From the cloudy crystal ball department: in 1907, the State Geologist Henry C. Beeler reported as to the mines featured on this page:

The two mines of the Penn-Wyoming Copper Company, the Ferris-Haggarty and the Doane-Rambler, are in active operation. In the former some' new ore shoots have been opened and the mine bids fair for a greater production than ever, as it has been put in first-class physical shape and the ore handled at a less cost per ton. Diamond drill prospecting has been going on in the lower levels of this mine this year, exploring the adjacent formations for parallel ore shoots, but the results have not yet been given to the public. In the Doane-Rambler mine, work has been confined to reopening the working levels, putting them in shape for a large production and connecting the mine with the sixteen-mile overhead tramway, which transports the ore from the Ferris-Haggarty mine to the Encampment smelter and the railroad. There is no reason, why an active production campaign should not be made, and the management of this enterprise is to be congratulated on what it has accomplished, in the face of what appeared to be almost insurmountable difficulties, in the way of fires, scarcity of labor, financial depression and an arbitrary and needless decline in the price of copper, which occurred just as it had completed its new works and was prepared to produce at a handsome profit.

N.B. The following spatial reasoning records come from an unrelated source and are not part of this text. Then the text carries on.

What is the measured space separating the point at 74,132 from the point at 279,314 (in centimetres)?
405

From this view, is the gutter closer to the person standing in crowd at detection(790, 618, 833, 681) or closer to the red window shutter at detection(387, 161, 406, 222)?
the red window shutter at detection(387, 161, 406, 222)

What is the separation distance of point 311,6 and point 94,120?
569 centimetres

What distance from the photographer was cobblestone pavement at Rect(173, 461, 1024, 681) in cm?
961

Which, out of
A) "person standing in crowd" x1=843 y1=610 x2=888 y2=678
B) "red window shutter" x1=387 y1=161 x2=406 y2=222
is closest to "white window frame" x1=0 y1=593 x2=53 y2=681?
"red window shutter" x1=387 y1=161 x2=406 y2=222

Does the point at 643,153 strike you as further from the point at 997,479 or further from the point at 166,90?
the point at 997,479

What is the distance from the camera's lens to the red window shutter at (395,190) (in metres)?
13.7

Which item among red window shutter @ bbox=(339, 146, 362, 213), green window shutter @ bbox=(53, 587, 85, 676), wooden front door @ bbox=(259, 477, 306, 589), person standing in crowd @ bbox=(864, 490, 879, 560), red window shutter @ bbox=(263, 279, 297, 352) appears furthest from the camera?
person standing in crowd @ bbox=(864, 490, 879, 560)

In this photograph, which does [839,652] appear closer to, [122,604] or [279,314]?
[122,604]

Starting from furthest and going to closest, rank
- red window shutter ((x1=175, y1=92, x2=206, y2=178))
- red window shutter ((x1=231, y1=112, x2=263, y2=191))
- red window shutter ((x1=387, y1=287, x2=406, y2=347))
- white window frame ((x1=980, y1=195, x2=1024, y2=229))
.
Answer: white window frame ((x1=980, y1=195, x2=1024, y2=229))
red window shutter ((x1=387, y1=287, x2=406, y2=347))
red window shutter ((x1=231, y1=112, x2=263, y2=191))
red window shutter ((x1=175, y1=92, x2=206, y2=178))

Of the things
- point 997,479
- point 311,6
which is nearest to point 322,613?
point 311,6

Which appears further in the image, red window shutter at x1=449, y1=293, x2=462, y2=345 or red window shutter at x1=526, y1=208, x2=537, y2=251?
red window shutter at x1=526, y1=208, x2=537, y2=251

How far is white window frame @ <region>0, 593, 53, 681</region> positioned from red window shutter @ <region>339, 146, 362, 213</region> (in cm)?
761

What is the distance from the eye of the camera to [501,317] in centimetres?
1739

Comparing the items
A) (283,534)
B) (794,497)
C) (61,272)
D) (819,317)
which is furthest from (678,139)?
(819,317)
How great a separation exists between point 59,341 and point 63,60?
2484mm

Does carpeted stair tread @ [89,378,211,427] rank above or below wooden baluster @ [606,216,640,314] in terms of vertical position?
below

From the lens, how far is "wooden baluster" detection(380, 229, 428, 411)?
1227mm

This new smelter and railroad have made the future of the Encampment district a certainty, as there has never been any doubt as to the ores here, and new work is going on all over the district.


Rambler, approx. 1904

The mines closed the next year. The Penn-Wyoming Company was over extended with the cost of the infastructure, several fires at the smelter and a reduction in the price of copper. In order to promote the sale of its stock, the company resorted to the declaration of dividends when it was making no money. The assets were sold to the United Smelters, Railway & Copper Company, but to no avail. A receiver was appointed and the assets foreclosed upon. When the shafts of the Rudefeha Mine were sealed no provision was made for drainage and the shafts are now flooded with some seepage poluting nearby steams.


Rambler, Wyo., 1898

Rambler, located in the Grand Encampment Mining District of southern Carbon County, was established by Rumsey, Deal, Ferris amd Haggarty as a part of their copper mining operations. The Rudefeha Mine was the most important in the area. The Rambler was the second most important in production followed by the Kurtz-Chatterton.


Bird's eye view of Rudefeha Mine, Rambler, Wyoming. Tramway terminal in tall building at right of photo.

The ore was hauled from Rambler by mule train to the smelter in Encampment.


Rambler, Wyoming, 1907.

Two years later, the town, along with Dillon and Copperton, were esentially abandoned. In the 1930's there was one sawmill still being operated at the former site of Copperton. By about 1939, Copperton was occupied by one abandoned cabin in a partial state of ruin.


Former site of Copperton, approx 1939.

Dillon in 1941 was described in the WPA Guide to Wyoming as consisting of roofless cabins, old iron bedsteads, stoves, can, broken wagon parts and innumerable bottles. The road up the Gulch to Dillon from Copperton where string teams formerly hauled supplies and returned with ore was marked by ruts which faded to a footpath. Most of the building in Rambler were in a state of collapse except a few occupied by Sheepherders.